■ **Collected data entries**
>>>

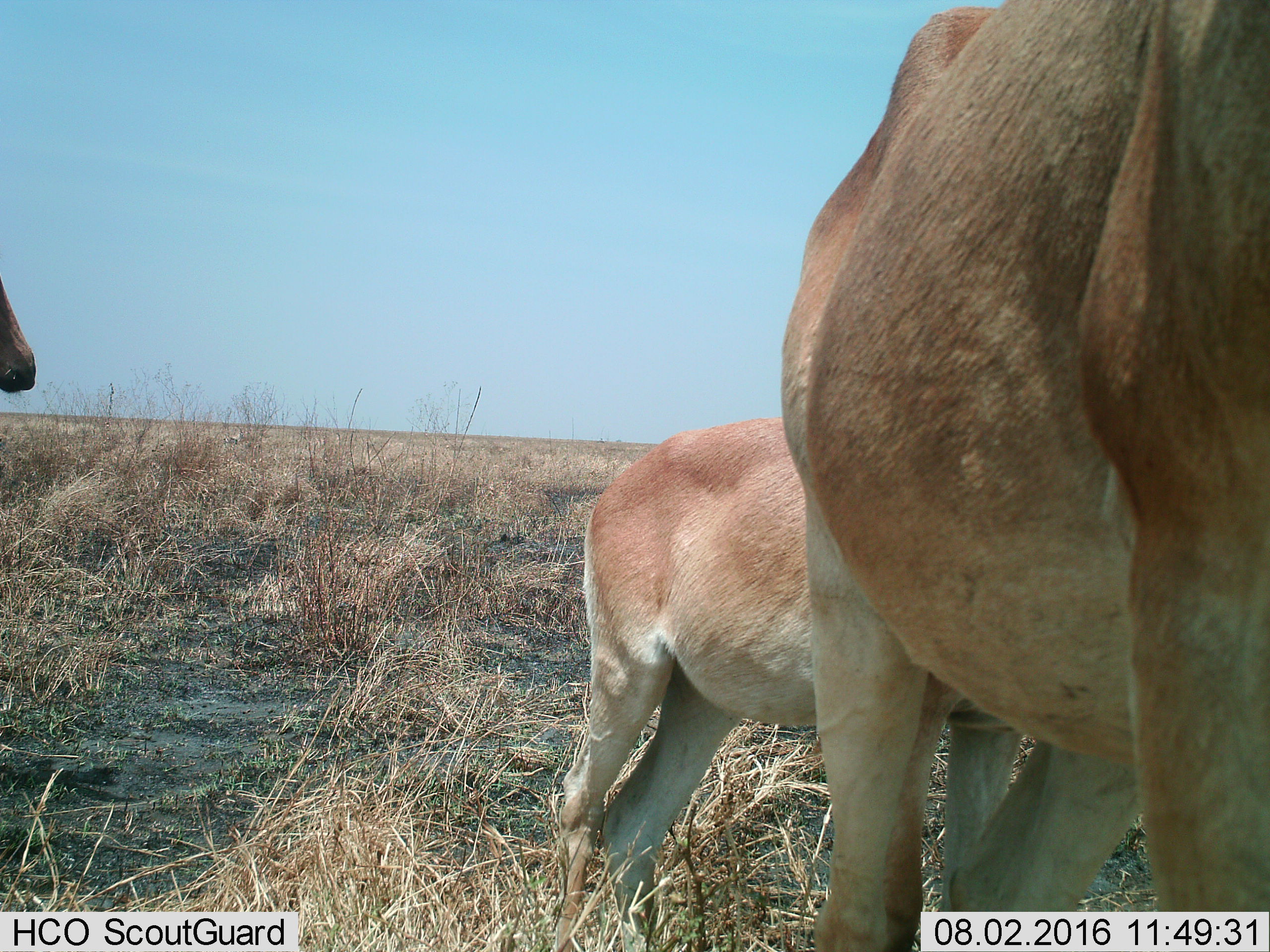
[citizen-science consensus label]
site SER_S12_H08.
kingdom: Animalia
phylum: Chordata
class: Mammalia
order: Artiodactyla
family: Bovidae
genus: Alcelaphus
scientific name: Alcelaphus buselaphus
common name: hartebeest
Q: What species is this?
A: Hartebeest (Alcelaphus buselaphus).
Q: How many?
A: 3.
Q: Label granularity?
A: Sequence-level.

<<<

■ **EXERCISE INSTRUCTIONS**
From the first line to the last, retype the data exactly, but omit every image.

■ **TASK SOLUTION**
[citizen-science consensus label]
site SER_S12_H08.
kingdom: Animalia
phylum: Chordata
class: Mammalia
order: Artiodactyla
family: Bovidae
genus: Alcelaphus
scientific name: Alcelaphus buselaphus
common name: hartebeest
Q: What species is this?
A: Hartebeest (Alcelaphus buselaphus).
Q: How many?
A: 3.
Q: Label granularity?
A: Sequence-level.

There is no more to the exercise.